Remove sensitive information from your Git repository

Security is like a chain, as strong as the weakest link

DISCLAIMER: This will rewrite your Git history and you won’t be able to go back in time if you don’t make a backup.

You have removed secret variables from your repo, but they obviously still show up in your Git history. There are several ways to get rid of them completely, and here’s the quickest:

  1. Make sure you have Java installed
  2. Install BFG
    On macOS: brew install bfg
  3. Clone your repo in its entirety (every refs) inside a bare repo
    git clone --mirror url/to/your/repo.git
  4. Create a file with a new line for each string you want to remove (each string will be rewritten as ***REMOVED*** by default)
    echo "my_secret_API_key" >> secret.txt
    echo "glob:SECRET_*" >> secret.txt
    (search by glob pattern)
    echo "regex:password=\w+==>password=" >> secret.txt (search by regex pattern and change default rewritten text)
  5. Remove the strings in your repo history
    bfg --replace-text secret.txt repo.git
  6. cd repo.git
  7. Now is the time to verify in your history that everything’s fine
  8. Clean your repo from dirty data
    git reflog expire --expire=now --all && git gc --prune=now --aggressive
  9. Push your changes (forcing is not necessary because you updated every refs)
    git push
  10. Notify your coworkers that they have to clean their branches
    git fetch origin/branch
    git checkout -B branch origin/branch

Note that if your repo is public, the Git history might have been cloned somewhere in the world, so your sensitive are already compromised. In that case, beware of a “Streisand” effect…

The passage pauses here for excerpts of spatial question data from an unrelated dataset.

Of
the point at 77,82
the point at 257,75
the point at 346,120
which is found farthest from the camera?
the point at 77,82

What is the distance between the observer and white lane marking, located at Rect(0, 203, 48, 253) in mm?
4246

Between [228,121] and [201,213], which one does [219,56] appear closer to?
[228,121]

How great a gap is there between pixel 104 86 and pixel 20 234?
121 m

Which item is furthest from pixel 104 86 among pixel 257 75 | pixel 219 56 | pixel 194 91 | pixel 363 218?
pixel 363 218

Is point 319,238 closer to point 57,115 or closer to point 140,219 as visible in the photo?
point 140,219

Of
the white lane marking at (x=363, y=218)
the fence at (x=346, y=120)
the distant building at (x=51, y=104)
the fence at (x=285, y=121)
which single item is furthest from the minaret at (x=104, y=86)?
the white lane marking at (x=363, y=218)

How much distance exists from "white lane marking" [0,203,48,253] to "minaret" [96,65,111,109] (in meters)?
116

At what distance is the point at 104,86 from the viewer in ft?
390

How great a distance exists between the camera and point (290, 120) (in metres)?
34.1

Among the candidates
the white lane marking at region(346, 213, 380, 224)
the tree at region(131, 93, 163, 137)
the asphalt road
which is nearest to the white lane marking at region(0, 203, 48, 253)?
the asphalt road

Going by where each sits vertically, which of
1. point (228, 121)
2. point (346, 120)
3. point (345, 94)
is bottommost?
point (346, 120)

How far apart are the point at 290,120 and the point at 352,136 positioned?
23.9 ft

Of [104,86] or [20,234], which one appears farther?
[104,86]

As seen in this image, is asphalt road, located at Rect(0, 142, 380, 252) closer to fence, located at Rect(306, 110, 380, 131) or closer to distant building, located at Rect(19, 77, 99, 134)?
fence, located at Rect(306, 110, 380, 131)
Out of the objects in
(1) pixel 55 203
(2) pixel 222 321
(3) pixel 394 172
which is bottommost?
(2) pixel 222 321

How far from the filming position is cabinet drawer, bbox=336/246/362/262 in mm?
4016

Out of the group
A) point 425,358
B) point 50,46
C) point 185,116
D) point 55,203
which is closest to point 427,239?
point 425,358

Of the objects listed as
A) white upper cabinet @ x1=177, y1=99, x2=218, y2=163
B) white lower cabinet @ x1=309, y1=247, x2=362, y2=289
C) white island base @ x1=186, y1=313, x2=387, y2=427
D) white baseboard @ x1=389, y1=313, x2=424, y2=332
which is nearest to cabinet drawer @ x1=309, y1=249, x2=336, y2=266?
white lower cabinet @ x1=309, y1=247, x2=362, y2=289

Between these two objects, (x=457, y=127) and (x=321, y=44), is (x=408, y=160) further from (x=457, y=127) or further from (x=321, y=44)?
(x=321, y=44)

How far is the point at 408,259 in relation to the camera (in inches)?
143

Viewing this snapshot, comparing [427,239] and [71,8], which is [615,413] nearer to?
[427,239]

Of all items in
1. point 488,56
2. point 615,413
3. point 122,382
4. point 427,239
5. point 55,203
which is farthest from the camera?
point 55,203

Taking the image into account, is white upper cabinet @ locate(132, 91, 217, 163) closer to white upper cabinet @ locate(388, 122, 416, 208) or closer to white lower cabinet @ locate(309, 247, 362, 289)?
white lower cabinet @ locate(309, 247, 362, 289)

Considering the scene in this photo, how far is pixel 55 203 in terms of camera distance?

In any case, it’s best to regenerate your existing passwords, because they may have leaked.

In the future, try not to commit sensitive information in the first place ;) Here’s some tips:

  • Use git diff --cached to verify the content that you're going to commit
  • Put sensitive information in *.secret files that are ignored in your .gitignore

I narrowed this article to removing sensitive information from files, but you can do much more with BFG, including removing secret files entirely. Check out all the BFG features!